Every fair day a number of British officers and sergeants would come on board, form in two ranks on the quarter deck, facing inwards, the prisoners in the after part of the quarter deck. As the boatswain would call a name, the word would be 'Pass!' As the prisoners passed between the ranks officers and sergeants stared them in the face. This was done to catch deserters, and if they caught nothing the sergeants would come on the middle deck and cry out 'Five guineas bounty to any man that will enter his Majesty's service!"
Despite the unimaginable conditions endured, and the fact that remaining a prisoner aboard “Jersey” meant the very real probability of death by starvation or disease, rare was the man who accepted the five guineas.
Another prisoner whose recollections we will consider is Captain Silas Talbot, who was confined on board the Jersey in the fall of 1780. He says: "All her port holes were closed. . .There were about 1,100 prisoners on board. There were no berths or seats, to lie down on, not a bench to sit on. Many were almost without clothes. The dysentery, fever, phrenzy and despair prevailed among them, and filled the place with filth, disgust and horror. The scantiness of the allowance, the bad quality of the provisions, the brutality of the guards, and the sick, pining for comforts they could not obtain, altogether furnished continually one of the greatest scenes of human distress and misery ever beheld. It was now the middle of October, the weather was cool and clear, with frosty nights, so that the number of deaths per day was reduced to an average of ten, and this number was considered by the survivors a small one, when compared with the terrible mortality that had prevailed for three months before. The human bones and skulls, yet bleaching on the shore of Long Island, and daily exposed, by the falling down of the high bank on which the prisoners were buried, is a shocking sight, and manifestly demonstrates that the Jersey prison ship had been as destructive as a field of battle."

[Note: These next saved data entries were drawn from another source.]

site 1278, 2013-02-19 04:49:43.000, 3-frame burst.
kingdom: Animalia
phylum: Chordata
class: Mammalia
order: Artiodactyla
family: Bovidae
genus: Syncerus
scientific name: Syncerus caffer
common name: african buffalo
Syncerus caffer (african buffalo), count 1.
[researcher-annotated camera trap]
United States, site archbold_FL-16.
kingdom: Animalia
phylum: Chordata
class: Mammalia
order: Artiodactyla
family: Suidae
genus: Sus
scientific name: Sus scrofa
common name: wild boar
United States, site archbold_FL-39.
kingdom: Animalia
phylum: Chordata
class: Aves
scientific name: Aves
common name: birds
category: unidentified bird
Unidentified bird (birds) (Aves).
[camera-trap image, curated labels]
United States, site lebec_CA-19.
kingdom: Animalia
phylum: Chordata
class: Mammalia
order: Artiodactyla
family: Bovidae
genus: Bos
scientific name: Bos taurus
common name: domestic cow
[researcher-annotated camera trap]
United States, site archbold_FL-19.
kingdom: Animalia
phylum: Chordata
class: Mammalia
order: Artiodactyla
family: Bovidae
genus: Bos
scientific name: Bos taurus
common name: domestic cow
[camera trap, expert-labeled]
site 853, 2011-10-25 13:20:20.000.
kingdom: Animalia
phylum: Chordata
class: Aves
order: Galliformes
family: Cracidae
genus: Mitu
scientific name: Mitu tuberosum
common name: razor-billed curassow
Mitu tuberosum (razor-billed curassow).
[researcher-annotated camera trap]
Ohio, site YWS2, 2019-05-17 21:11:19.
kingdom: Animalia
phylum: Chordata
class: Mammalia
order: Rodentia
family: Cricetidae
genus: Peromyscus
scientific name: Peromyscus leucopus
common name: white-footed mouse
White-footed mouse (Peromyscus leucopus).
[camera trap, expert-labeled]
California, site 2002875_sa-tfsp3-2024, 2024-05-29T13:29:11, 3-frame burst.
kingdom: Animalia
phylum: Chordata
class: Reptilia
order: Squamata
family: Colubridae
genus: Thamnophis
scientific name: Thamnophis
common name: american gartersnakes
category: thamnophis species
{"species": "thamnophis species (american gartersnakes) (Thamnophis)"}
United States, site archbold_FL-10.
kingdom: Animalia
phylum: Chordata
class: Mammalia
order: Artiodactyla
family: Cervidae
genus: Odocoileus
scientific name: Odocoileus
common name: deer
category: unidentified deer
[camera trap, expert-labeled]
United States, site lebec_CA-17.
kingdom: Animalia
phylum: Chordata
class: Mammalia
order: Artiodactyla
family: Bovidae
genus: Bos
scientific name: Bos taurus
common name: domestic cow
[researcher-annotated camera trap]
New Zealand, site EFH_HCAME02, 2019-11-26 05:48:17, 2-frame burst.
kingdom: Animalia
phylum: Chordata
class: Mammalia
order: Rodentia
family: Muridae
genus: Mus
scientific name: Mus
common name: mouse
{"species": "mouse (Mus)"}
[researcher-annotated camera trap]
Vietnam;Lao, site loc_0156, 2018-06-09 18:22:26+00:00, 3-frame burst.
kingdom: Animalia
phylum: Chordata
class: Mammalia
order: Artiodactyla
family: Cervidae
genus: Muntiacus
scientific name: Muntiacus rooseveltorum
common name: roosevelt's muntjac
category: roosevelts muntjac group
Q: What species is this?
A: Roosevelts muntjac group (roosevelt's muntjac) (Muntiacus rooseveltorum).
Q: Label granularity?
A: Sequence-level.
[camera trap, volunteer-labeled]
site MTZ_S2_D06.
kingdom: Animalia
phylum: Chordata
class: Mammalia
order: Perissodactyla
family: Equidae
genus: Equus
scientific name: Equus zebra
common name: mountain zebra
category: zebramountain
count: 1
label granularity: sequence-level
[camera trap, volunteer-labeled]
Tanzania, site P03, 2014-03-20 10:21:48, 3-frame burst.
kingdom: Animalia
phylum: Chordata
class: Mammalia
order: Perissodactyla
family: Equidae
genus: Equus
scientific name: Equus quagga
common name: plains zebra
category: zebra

Each day at least six carcasses we bore
And scratched them graves along the sandy shore.
By feeble hands the shallow graves were made,
No stone memorial o'er the corpses laid.
In barren sands and far from home they lie,
No friend to shed a tear when passing by.
O'er the mean tombs insulting Britons tread,
Spurn at the sand, and curse the rebel dead.
When to your arms these fatal islands fall—
For first or last, they must be conquered, all,
Americans! to rites sepulchral just
With gentlest footstep press this kindred dust,
And o'er the tombs, if tombs can then be found,
Place the green turf, and plant the myrtle round.